====== RECORDS SHOWN ======

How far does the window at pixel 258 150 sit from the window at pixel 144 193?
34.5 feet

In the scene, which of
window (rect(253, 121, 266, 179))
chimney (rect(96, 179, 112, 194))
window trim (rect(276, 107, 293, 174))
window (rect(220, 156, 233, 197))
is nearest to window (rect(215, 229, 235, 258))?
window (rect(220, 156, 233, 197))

======

Reproduce each entry from the records above, character for character.

RIGHT ANSWER:
How far does the window at pixel 258 150 sit from the window at pixel 144 193?
34.5 feet

In the scene, which of
window (rect(253, 121, 266, 179))
chimney (rect(96, 179, 112, 194))
window trim (rect(276, 107, 293, 174))
window (rect(220, 156, 233, 197))
is nearest to window (rect(215, 229, 235, 258))?
window (rect(220, 156, 233, 197))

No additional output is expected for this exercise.